* Begin Records for the task *

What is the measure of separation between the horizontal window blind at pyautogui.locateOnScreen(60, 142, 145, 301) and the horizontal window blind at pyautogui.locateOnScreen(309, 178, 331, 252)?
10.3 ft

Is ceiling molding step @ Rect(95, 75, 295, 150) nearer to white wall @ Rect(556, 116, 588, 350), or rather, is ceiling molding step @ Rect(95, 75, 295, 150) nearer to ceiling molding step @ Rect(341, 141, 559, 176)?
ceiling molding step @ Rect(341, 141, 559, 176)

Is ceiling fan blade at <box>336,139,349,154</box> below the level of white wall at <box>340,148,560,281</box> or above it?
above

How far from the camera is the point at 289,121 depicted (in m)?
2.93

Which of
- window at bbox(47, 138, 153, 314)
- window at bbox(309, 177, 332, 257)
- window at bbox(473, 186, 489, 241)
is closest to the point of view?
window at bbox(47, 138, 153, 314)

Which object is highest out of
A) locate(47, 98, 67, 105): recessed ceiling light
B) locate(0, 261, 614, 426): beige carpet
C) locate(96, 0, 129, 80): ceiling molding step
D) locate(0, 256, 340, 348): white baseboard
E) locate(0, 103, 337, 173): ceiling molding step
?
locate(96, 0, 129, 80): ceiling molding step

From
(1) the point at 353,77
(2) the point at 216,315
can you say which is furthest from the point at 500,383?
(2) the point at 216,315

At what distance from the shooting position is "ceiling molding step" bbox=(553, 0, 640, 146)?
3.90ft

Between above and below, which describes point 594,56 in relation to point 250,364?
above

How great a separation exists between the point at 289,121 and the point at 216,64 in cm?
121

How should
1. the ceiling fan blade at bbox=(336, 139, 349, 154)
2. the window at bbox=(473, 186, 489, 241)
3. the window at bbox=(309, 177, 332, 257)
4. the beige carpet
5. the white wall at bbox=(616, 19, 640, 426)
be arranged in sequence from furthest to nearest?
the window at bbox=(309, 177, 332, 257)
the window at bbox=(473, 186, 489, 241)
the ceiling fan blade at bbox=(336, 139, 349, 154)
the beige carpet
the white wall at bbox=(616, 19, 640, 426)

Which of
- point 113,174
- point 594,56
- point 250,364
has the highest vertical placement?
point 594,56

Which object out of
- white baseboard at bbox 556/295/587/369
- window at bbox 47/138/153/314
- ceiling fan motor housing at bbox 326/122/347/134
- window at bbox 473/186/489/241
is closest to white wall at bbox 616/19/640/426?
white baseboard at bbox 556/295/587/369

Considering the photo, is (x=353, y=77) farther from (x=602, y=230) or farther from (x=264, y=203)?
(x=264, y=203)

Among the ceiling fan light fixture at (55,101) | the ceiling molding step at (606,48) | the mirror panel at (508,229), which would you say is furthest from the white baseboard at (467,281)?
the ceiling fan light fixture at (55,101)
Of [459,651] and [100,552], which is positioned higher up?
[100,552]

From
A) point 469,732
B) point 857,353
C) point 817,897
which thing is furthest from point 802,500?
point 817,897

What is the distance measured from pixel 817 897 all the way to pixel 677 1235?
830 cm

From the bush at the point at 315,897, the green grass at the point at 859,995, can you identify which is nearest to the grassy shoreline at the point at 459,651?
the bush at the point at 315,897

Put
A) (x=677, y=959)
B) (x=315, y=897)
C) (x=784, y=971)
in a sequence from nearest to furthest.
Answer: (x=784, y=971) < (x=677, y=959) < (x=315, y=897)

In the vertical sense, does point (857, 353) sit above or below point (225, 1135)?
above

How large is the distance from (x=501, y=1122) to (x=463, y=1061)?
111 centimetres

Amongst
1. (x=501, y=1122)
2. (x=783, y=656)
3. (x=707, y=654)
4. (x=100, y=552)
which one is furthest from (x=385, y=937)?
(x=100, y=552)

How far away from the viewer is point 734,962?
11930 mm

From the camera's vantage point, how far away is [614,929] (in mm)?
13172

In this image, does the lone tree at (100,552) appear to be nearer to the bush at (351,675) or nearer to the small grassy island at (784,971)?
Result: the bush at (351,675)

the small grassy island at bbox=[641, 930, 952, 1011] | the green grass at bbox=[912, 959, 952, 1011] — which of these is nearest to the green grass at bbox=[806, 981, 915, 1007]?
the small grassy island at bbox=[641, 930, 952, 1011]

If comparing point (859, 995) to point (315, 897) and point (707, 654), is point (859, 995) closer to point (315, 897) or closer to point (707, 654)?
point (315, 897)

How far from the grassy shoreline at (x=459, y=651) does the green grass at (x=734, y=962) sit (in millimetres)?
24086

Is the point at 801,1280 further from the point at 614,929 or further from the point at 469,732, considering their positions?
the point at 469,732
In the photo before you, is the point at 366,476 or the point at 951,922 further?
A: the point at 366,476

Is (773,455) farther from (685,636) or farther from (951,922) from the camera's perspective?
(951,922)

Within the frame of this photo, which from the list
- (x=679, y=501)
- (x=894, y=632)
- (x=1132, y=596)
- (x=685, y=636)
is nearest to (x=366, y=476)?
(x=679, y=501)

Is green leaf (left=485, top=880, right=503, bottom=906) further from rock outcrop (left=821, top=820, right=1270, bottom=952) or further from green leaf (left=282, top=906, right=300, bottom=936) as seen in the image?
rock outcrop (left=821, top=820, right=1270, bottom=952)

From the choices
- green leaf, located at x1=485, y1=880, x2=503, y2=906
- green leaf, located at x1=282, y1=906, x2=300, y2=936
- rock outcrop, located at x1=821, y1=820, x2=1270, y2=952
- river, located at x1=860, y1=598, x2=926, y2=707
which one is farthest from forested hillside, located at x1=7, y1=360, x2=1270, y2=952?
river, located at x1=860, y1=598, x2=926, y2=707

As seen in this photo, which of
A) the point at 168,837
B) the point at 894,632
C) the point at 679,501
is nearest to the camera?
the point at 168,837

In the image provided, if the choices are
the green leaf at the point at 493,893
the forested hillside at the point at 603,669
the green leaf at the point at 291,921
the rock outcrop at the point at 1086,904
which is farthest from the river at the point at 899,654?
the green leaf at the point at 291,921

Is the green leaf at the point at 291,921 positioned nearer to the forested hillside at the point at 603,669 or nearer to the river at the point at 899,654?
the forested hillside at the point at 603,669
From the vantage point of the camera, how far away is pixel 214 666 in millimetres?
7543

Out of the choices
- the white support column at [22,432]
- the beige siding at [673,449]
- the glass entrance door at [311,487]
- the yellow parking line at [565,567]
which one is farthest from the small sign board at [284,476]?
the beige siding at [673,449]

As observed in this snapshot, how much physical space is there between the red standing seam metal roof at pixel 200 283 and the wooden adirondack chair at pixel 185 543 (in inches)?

* End Records for the task *

What this task involves: Please write out all of the data above again, replacing "shooting position" with "camera position" everywhere it occurs and changing nothing else.

Answer for this exercise:
What is the measure of separation between the horizontal window blind at pyautogui.locateOnScreen(60, 142, 145, 301) and the horizontal window blind at pyautogui.locateOnScreen(309, 178, 331, 252)?
10.3 ft

Is ceiling molding step @ Rect(95, 75, 295, 150) nearer to white wall @ Rect(556, 116, 588, 350), or rather, is ceiling molding step @ Rect(95, 75, 295, 150) nearer to ceiling molding step @ Rect(341, 141, 559, 176)?
ceiling molding step @ Rect(341, 141, 559, 176)

Is ceiling fan blade at <box>336,139,349,154</box> below the level of white wall at <box>340,148,560,281</box> or above it?
above

How far from the camera is the point at 289,121 depicted (in m)?
2.93

Which of
- window at bbox(47, 138, 153, 314)
- window at bbox(309, 177, 332, 257)
- window at bbox(473, 186, 489, 241)
is closest to the point of view?
window at bbox(47, 138, 153, 314)

Which object is highest out of
A) locate(47, 98, 67, 105): recessed ceiling light
B) locate(0, 261, 614, 426): beige carpet
C) locate(96, 0, 129, 80): ceiling molding step
D) locate(0, 256, 340, 348): white baseboard
E) locate(0, 103, 337, 173): ceiling molding step
?
locate(96, 0, 129, 80): ceiling molding step

From
(1) the point at 353,77
(2) the point at 216,315
can you say which is furthest from the point at 500,383?
(2) the point at 216,315

At what distance from the camera position is "ceiling molding step" bbox=(553, 0, 640, 146)?
3.90ft

Between above and below, which describes point 594,56 in relation to point 250,364?
above

How great a separation exists between the point at 289,121 and the point at 216,64 in cm?
121

How should
1. the ceiling fan blade at bbox=(336, 139, 349, 154)
2. the window at bbox=(473, 186, 489, 241)
3. the window at bbox=(309, 177, 332, 257)
4. the beige carpet
5. the white wall at bbox=(616, 19, 640, 426)
be arranged in sequence from furthest to nearest?
the window at bbox=(309, 177, 332, 257)
the window at bbox=(473, 186, 489, 241)
the ceiling fan blade at bbox=(336, 139, 349, 154)
the beige carpet
the white wall at bbox=(616, 19, 640, 426)

Which of
- point 113,174
- point 594,56
- point 250,364
has the highest vertical placement?
point 594,56

Which object out of
- white baseboard at bbox 556/295/587/369
- window at bbox 47/138/153/314
- ceiling fan motor housing at bbox 326/122/347/134
- window at bbox 473/186/489/241
is closest to white wall at bbox 616/19/640/426?
white baseboard at bbox 556/295/587/369

Considering the photo, is (x=353, y=77) farther from (x=602, y=230) or farther from (x=264, y=203)?
(x=264, y=203)

Among the ceiling fan light fixture at (55,101) | the ceiling molding step at (606,48) | the mirror panel at (508,229), which would you say is furthest from the white baseboard at (467,281)?
the ceiling fan light fixture at (55,101)
Of [459,651] and [100,552], which is positioned higher up?
[100,552]

From
A) point 469,732
B) point 857,353
C) point 817,897
which thing is furthest from point 802,500?
point 817,897

What is the distance measured from pixel 817 897 all the way to pixel 677 1235?
830 cm

From the bush at the point at 315,897, the green grass at the point at 859,995, can you identify which is nearest to the grassy shoreline at the point at 459,651?
the bush at the point at 315,897

Put
A) (x=677, y=959)
B) (x=315, y=897)
C) (x=784, y=971)
in a sequence from nearest to furthest.
Answer: (x=784, y=971) < (x=677, y=959) < (x=315, y=897)

In the vertical sense, does point (857, 353) sit above or below point (225, 1135)?
above

How large is the distance from (x=501, y=1122) to (x=463, y=1061)?
111 centimetres

Amongst
1. (x=501, y=1122)
2. (x=783, y=656)
3. (x=707, y=654)
4. (x=100, y=552)
which one is furthest from (x=385, y=937)?
(x=100, y=552)

How far away from the viewer is point 734,962?
11930 mm

From the camera's vantage point, how far away is [614,929] (in mm)?
13172

In this image, does the lone tree at (100,552) appear to be nearer to the bush at (351,675) or nearer to the small grassy island at (784,971)?
Result: the bush at (351,675)

the small grassy island at bbox=[641, 930, 952, 1011] | the green grass at bbox=[912, 959, 952, 1011] — which of these is nearest to the green grass at bbox=[806, 981, 915, 1007]?
the small grassy island at bbox=[641, 930, 952, 1011]

If comparing point (859, 995) to point (315, 897) and point (707, 654), is point (859, 995) closer to point (315, 897) or closer to point (707, 654)?
point (315, 897)

How far from the grassy shoreline at (x=459, y=651) does the green grass at (x=734, y=962) sit (in millimetres)?
24086

Is the point at 801,1280 further from the point at 614,929 or further from the point at 469,732, considering their positions?
the point at 469,732
In the photo before you, is the point at 366,476 or the point at 951,922 further?
A: the point at 366,476

Is (773,455) farther from (685,636) or farther from (951,922) from the camera's perspective?
(951,922)

Within the frame of this photo, which from the list
- (x=679, y=501)
- (x=894, y=632)
- (x=1132, y=596)
- (x=685, y=636)
is nearest to (x=366, y=476)?
(x=679, y=501)

Is green leaf (left=485, top=880, right=503, bottom=906) further from rock outcrop (left=821, top=820, right=1270, bottom=952) or further from green leaf (left=282, top=906, right=300, bottom=936) as seen in the image?
rock outcrop (left=821, top=820, right=1270, bottom=952)

From the choices
- green leaf, located at x1=485, y1=880, x2=503, y2=906
- green leaf, located at x1=282, y1=906, x2=300, y2=936
- rock outcrop, located at x1=821, y1=820, x2=1270, y2=952
- river, located at x1=860, y1=598, x2=926, y2=707
which one is farthest from forested hillside, located at x1=7, y1=360, x2=1270, y2=952?
river, located at x1=860, y1=598, x2=926, y2=707

As seen in this photo, which of
A) the point at 168,837
B) the point at 894,632
C) the point at 679,501
is nearest to the camera?
the point at 168,837

In the image provided, if the choices are
the green leaf at the point at 493,893
the forested hillside at the point at 603,669
the green leaf at the point at 291,921
the rock outcrop at the point at 1086,904
which is farthest from the river at the point at 899,654?
the green leaf at the point at 291,921

Is the green leaf at the point at 291,921 positioned nearer to the forested hillside at the point at 603,669 or nearer to the river at the point at 899,654?
the forested hillside at the point at 603,669
From the vantage point of the camera, how far away is pixel 214 666 in millimetres?
7543

Out of the choices
- the white support column at [22,432]
- the beige siding at [673,449]
- the glass entrance door at [311,487]
- the yellow parking line at [565,567]
which one is farthest from the small sign board at [284,476]?
the beige siding at [673,449]

As observed in this snapshot, how much physical space is there between the red standing seam metal roof at pixel 200 283 and the wooden adirondack chair at pixel 185 543 (in inches)?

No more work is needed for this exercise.